» **Quoted passage**

⁂

The suggestion that the Company did not beneficially own the four plots comprising the Freehold Land was not how matters were presented to creditors in the proposal: see [80] above. Nor is it how the Company has been presenting its case in the s 6 CVA Challenge proceedings. In those proceedings, at a hearing on 8 February 2024 at which the Company was represented by both solicitors and Counsel, Deputy ICC Judge Schaffer ordered that a joint single expert be appointed to value the Freehold Land. There was no suggestion by counsel representing the Company at that hearing that it would be pointless to appoint a valuation expert as the Company did not beneficially own the Freehold Land anyway. In the follow up correspondence exchanged between the solicitors acting for the Applicant (Clintons) and the Company respectively, Clintons by letter dated 27 March 2024 sent the Company’s solicitors for their approval a draft letter of instruction to the expert, inviting the expert to value the 4 parcels of land making up the Freehold Land. By a later email dated 5 April 2024 from the Company’s solicitors to Clintons, Mr Ansell confirmed that his client had ‘no concerns’ over the instruction of a Mr Shapiro as expert for the purposes of the proposed valuation. As recently as April 2024, therefore, the Company’s position was that it did own the 4 parcels of land in question. As will be recalled, since learning of the transfer of plot TT129442 to UKU in July 2024, Clintons have written 6 times to the Company’ solicitors seeking an explanation, and yet none was provided. The first explanation of any sort came two days before the hearing, in the form of the witness statement dated 8 October 2024 of Mr Al-Humaidi, who as previously noted is not a de jure director of the Company.

⁂

Continue the court judgment excerpt on whether the Company beneficially owned the Freehold Land, starting after its final sentence.

⁂

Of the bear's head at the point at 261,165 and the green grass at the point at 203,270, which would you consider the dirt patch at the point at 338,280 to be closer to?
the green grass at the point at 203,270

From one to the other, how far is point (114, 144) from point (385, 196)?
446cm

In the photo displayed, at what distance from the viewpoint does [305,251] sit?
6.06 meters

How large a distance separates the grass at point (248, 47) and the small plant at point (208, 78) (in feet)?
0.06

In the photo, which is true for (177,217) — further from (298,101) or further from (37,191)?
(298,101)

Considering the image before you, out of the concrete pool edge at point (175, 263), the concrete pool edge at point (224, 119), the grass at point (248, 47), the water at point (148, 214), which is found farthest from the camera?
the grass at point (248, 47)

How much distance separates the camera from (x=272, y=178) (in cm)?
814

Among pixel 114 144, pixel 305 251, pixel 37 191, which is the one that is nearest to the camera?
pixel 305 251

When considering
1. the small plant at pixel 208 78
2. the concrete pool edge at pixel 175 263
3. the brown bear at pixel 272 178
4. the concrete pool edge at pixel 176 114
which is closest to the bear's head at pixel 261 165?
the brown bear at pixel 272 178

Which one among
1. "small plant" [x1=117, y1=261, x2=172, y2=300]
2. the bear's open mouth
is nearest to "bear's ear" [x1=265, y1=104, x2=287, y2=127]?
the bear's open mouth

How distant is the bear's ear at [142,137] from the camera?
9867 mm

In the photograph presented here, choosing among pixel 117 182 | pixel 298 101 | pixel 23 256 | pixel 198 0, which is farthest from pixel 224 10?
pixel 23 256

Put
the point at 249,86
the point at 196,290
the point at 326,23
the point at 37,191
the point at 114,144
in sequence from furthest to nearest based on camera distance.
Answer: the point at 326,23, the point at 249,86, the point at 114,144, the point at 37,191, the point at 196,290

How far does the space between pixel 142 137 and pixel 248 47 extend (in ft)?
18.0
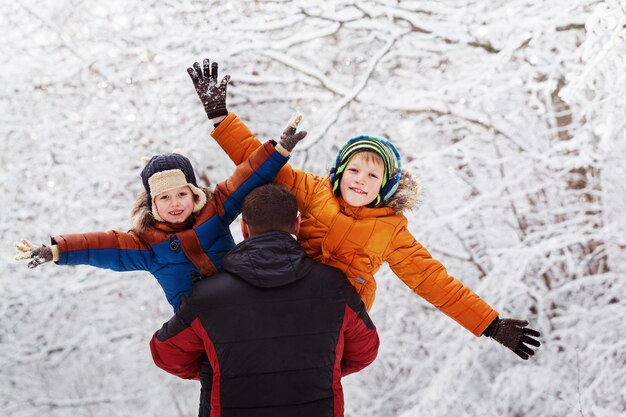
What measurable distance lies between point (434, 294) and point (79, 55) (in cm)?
403

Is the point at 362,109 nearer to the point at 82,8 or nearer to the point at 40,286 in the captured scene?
the point at 82,8

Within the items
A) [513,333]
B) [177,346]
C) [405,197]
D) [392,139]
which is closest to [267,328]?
[177,346]

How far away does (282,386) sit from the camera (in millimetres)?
1815

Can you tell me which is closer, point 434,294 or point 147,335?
point 434,294

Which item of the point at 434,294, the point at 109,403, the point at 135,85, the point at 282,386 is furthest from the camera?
the point at 109,403

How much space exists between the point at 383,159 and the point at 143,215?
91 cm

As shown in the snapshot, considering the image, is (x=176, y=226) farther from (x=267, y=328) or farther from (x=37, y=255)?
(x=267, y=328)

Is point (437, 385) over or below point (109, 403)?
over

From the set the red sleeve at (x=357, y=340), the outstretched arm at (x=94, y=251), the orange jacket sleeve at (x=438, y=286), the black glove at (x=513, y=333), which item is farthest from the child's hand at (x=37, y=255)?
the black glove at (x=513, y=333)

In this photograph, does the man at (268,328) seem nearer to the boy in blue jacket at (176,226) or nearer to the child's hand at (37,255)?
the boy in blue jacket at (176,226)

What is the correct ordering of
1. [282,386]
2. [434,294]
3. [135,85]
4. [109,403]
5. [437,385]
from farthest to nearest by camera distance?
1. [109,403]
2. [135,85]
3. [437,385]
4. [434,294]
5. [282,386]

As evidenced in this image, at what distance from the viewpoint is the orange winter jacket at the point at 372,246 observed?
2.16 meters

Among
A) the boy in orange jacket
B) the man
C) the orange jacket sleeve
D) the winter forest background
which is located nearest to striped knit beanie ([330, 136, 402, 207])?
the boy in orange jacket

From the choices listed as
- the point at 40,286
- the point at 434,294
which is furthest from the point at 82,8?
the point at 434,294
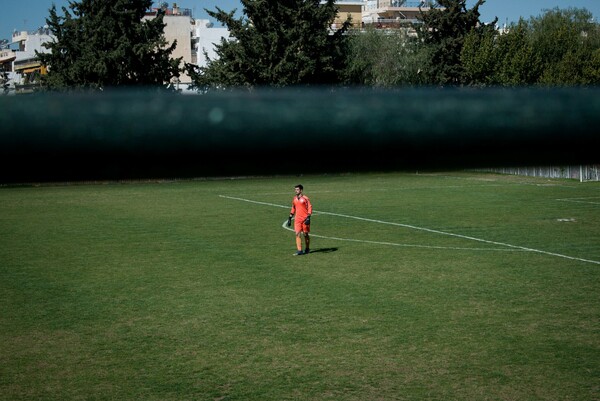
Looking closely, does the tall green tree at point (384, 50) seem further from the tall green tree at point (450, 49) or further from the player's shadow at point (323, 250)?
the tall green tree at point (450, 49)

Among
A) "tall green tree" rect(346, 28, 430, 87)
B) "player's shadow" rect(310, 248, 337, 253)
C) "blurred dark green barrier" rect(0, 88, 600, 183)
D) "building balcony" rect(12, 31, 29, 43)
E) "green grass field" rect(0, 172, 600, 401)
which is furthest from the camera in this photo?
"building balcony" rect(12, 31, 29, 43)

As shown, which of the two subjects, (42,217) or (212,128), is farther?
(42,217)

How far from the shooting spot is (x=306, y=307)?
2000 cm

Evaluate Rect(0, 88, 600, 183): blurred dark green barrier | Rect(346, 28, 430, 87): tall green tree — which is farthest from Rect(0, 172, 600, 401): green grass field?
Rect(346, 28, 430, 87): tall green tree

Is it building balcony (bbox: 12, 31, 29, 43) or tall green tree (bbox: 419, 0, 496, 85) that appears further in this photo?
building balcony (bbox: 12, 31, 29, 43)

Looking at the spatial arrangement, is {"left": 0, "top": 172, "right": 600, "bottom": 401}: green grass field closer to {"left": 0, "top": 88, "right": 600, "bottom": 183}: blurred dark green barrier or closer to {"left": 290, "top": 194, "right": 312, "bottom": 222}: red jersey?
{"left": 290, "top": 194, "right": 312, "bottom": 222}: red jersey

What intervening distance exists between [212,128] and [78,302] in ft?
68.9

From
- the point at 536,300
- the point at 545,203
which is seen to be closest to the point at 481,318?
the point at 536,300

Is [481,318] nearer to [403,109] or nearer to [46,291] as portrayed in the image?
[46,291]

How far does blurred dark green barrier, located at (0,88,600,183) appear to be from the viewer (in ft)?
2.89

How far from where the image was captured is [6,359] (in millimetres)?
16000

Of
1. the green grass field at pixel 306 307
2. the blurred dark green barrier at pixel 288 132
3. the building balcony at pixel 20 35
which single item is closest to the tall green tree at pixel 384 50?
the green grass field at pixel 306 307

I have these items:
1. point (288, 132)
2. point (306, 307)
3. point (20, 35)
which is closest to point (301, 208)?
point (306, 307)

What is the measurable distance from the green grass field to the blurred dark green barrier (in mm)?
5796
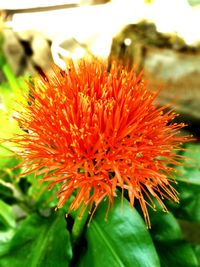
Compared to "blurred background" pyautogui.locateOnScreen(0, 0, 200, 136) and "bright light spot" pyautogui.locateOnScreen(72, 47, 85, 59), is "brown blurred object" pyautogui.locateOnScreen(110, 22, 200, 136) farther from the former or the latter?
"bright light spot" pyautogui.locateOnScreen(72, 47, 85, 59)

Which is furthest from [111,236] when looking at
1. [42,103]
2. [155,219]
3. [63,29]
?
[63,29]

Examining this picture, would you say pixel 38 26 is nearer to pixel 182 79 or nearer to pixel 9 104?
pixel 182 79

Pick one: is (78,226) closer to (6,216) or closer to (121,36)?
(6,216)

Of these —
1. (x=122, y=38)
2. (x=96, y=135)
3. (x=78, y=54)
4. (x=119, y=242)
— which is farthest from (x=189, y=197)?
(x=122, y=38)

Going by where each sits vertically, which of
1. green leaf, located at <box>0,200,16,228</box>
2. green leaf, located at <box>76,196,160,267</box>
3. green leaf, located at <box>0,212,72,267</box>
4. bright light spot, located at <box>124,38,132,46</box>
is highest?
bright light spot, located at <box>124,38,132,46</box>

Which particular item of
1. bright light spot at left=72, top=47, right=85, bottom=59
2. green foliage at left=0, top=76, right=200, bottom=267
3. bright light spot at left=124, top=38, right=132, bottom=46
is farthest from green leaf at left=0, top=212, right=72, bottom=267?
bright light spot at left=124, top=38, right=132, bottom=46

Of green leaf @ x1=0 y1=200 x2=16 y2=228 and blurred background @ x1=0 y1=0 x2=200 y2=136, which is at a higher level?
blurred background @ x1=0 y1=0 x2=200 y2=136
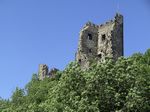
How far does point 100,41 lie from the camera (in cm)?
10138

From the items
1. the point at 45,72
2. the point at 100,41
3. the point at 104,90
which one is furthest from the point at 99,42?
the point at 104,90

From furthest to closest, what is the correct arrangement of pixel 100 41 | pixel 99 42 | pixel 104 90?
pixel 99 42
pixel 100 41
pixel 104 90

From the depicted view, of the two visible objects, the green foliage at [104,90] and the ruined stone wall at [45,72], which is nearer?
the green foliage at [104,90]

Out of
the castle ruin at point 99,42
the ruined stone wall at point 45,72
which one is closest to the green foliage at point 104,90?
the castle ruin at point 99,42

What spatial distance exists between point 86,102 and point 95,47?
150ft

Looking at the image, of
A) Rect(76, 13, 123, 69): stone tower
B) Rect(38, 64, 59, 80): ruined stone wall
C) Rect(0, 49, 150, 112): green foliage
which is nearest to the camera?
Rect(0, 49, 150, 112): green foliage

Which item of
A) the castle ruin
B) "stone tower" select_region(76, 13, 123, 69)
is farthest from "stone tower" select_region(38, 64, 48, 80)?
"stone tower" select_region(76, 13, 123, 69)

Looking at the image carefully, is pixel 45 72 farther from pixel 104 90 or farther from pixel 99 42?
pixel 104 90

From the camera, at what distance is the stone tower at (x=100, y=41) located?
9844 cm

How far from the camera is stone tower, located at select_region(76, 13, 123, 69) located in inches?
3875

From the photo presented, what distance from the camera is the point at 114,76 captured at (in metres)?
57.8

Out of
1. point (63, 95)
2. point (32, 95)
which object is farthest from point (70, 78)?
point (32, 95)

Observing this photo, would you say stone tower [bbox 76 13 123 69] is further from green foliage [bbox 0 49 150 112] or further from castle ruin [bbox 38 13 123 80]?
green foliage [bbox 0 49 150 112]

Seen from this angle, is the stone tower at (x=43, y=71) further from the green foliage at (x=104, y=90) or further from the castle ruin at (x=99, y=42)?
the green foliage at (x=104, y=90)
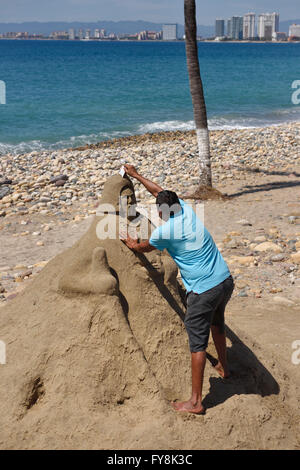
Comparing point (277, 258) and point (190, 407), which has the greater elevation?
point (190, 407)

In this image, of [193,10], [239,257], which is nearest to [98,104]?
[193,10]

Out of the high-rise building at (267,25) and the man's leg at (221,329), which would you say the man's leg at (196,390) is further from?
the high-rise building at (267,25)

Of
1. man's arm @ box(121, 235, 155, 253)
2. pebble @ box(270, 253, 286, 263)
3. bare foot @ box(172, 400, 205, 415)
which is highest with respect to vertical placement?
man's arm @ box(121, 235, 155, 253)

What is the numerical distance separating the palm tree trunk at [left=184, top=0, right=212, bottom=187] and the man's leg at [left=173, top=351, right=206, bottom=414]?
7740mm

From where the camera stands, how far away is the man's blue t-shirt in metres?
3.81

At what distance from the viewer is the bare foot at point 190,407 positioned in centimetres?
380

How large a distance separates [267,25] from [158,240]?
199329 millimetres

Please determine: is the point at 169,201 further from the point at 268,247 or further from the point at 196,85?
the point at 196,85

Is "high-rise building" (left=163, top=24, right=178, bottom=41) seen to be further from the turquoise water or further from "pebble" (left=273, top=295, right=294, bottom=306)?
"pebble" (left=273, top=295, right=294, bottom=306)

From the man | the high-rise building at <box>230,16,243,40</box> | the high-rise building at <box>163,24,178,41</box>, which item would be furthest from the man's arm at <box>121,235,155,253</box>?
the high-rise building at <box>230,16,243,40</box>

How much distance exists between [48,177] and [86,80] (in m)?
34.0

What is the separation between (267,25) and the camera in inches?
7303

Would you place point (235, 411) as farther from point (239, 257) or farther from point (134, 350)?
point (239, 257)

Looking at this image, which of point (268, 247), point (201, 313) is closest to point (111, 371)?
point (201, 313)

⁂

» **Task output**
Discussions and conclusions on the transfer of plot TT129442
In my judgment, the transfer by the Company of plot TT129442 to UKU in May 2024 was a material change to the Company’s business for the purposes of conditions 45 and 48 of the standard terms. I reject the attempts of the Company and the supervisor to downplay the materiality of the transfer on grounds that TT129442 was not an asset in the arrangement and/or was not beneficially owned by the Company. The Freehold Land, being an integral part of the Site on which the theme park is to be built, was not only presented in the proposal as the Company’s only asset but was obviously central to its business and therefore to the CVA; without the Site, there was no land on which the theme park could be built.
In my judgment, whether or not the Company was the beneficial owner of the plot in question, the transfer of the plot to a third party, without putting any corresponding arrangement in place to ensure that the Company could still use the plot as an integral part of the Site for the development, was in my judgment a material change to the Company’s business.
At the time that the transfer of TT129442 took place, the supervisor had not consented in writing to the transfer and indeed knew nothing about it. In my judgment, this constituted a breach of condition 48 of the standard terms, which prohibits the Company from making any material change to its business without the written consent of the supervisor. As that breach was not remedied within 30 days of its occurrence, by operation of paragraph 56 of the proposal, it constituted ‘a default of the arrangement that cannot be remedied’. In such circumstances, under paragraph 56 of the proposal, on the expiry of 30 days from the date of the transfer, the supervisor was under an obligation to ‘issue a certificate of termination and petition for a winding up order without further recourse to creditors.’
In the events which have occurred, in relation to the land transfer, the Company is also in breach of condition 45 of the standard terms, in particular its obligation to ‘keep the supervisor informed of any material developments in relation to the Company’s business’. From the supervisor’s letter dated 30 August 2024, it is clear that he was unaware of the development in question until receipt of the Applicant’s solicitor’s letter dated 14 August 2024, significantly more than 30 days after the transfer of the plot. Again, in my judgment the Company’s failure to remedy the breach within 30 days rendered the breach in question ‘a default of the arrangement that cannot be remedied’ for the purposes of paragraph 56 of the proposal; again triggering an obligation on the part of the supervisor to issue a certificate of termination.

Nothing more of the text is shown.